De
catthaLe 31/03/21 à 19:40:13
« - Alors madame Biron ? C’est une occase, hein ?
- Je ne sais pas, j’hésite, répéta la vieille. C’est quand même grand 230 m² pour une dame de 83 ans, qui vit toute seule.
- Et votre chihuahua, Hector…
- Médor, me reprit-elle.
- Ouais, Médor. Il a besoin d’espace pour gambader. Vous n’allez tout de même pas rester dans votre studio pourrav… heu… étroit. Puis votre fric, faut le crach… enfin faut profiter de la vie madame Biron.

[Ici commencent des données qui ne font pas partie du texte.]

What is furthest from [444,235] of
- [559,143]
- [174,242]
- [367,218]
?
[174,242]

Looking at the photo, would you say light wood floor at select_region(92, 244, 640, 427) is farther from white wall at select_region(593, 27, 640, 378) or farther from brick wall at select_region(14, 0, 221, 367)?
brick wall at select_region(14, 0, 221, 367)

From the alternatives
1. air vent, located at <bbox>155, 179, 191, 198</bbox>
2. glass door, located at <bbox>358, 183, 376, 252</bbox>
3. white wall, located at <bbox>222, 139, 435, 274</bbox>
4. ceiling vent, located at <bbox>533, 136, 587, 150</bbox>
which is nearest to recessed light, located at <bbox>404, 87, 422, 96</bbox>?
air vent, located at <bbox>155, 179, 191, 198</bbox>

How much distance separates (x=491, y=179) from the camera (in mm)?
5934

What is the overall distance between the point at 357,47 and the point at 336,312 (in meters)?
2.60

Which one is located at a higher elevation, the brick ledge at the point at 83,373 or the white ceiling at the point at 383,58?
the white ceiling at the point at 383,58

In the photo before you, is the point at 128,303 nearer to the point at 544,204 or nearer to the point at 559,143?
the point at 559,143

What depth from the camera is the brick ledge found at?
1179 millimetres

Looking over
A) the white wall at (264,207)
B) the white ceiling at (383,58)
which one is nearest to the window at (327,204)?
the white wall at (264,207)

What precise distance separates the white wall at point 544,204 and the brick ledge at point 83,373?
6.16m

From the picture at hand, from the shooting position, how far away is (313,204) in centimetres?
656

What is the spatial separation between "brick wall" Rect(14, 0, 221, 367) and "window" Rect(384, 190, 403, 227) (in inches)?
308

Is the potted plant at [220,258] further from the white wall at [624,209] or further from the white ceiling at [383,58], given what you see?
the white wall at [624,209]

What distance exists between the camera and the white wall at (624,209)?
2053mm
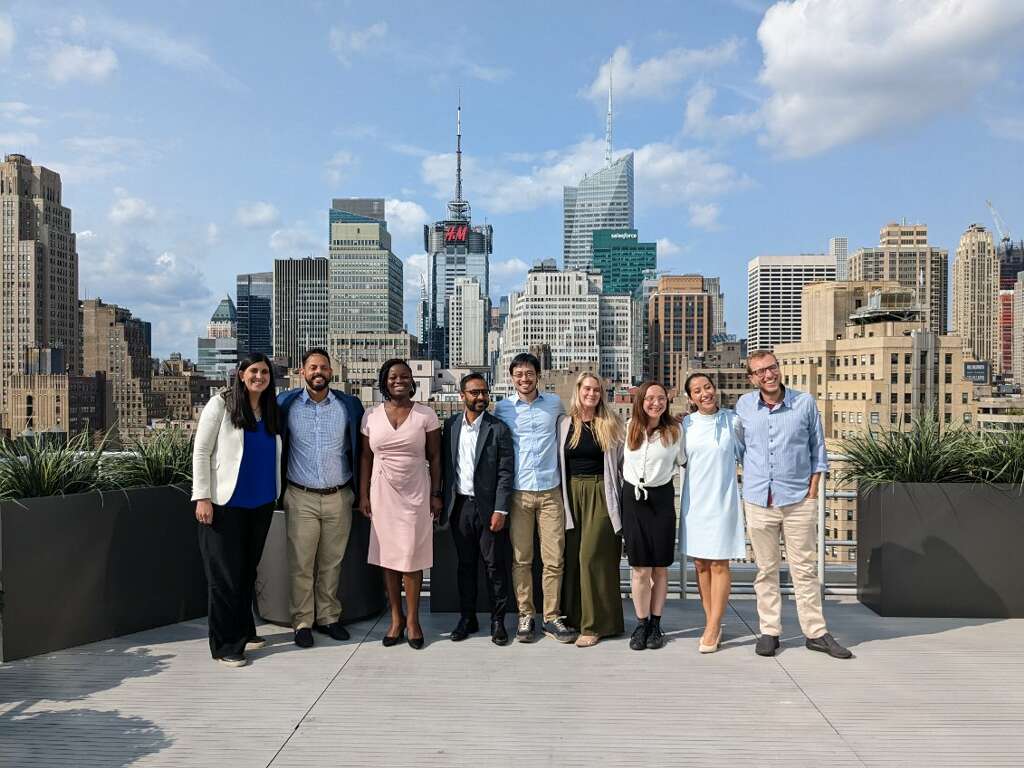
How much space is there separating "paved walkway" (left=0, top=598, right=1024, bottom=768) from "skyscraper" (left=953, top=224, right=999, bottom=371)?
615ft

- Oui, mais une maison de cette taille pour moi… Et puis, il y a quand même ces trous dans la toiture.
- Vous pensez, c’est pour l’aération.
- Encore c’est rien par rapport aux fissures sur la façade…
- Un coup de plâtre et c’est un sou neuf.
- Puis, il n’y a pas de chauffage, c’est quand même un monde ça !
- Alors là, je dis attention : ce n’est pas bon pour vos varices le chauffage. Et un petit chauffage d’appoint électrique suffit largement. A votre âge, on ne sent plus grand-chose, non ? »
Il fallait bien que je me rende à l’évidence, c’était la cata. Je n’arrivais même pas à vendre quoique ce soit à cette vieille emmerdeuse blindée de fric. Depuis quand les pigeons réfléchissent ? Non, c’était vraiment la cata. Pas une seule vente sur les 25 derniers jours. Je voyais bien que le directeur de mon agence immobilière me lançait des regards inquisiteurs. « Toi, tu ne vends rien, tu ne vaux pas un clou », « je vais finir par te foutre à la porte à ce rythme ». Voilà ce que traduisaient ces regards qui me faisaient baisser la tête comme un chien battu. Et dire que ce vermiceau me mangeait dans la main lorsque j’étais politicien. Pourquoi ai-je tout foutu en l’air ?
C’est comme avec ma femme, j’ai tout foutu en l’air. Des reproches, des cris, des pleurs, elle m’a tout fait. Bon, faut dire que coucher avec la secrétaire du maire-adjoint dans le lit conjugal, ce n’était peut être pas le meilleur plan que j’ai échafaudé. Mais ce n’était pas comme ça que cela devait se passer, c’était chez elle qu’on devait coucher, pas chez nous. Eh ben, même cette explication a foutu en rogne ma femme, elle m’a mis une paire de baffe en me collant son genou dans une partie de mon corps que la secrétaire du maire-adjoint n’avait pas mal traitée, elle. C’est vraiment la cata. Puis quelle idée de payer des cours de self-défense à ma femme ? Oui, ça me laissait plus de temps pour aller emprunter du sel à la voisine, mais pendant ce temps, ma femme apprenait la plus simple manière de me rendre stérile.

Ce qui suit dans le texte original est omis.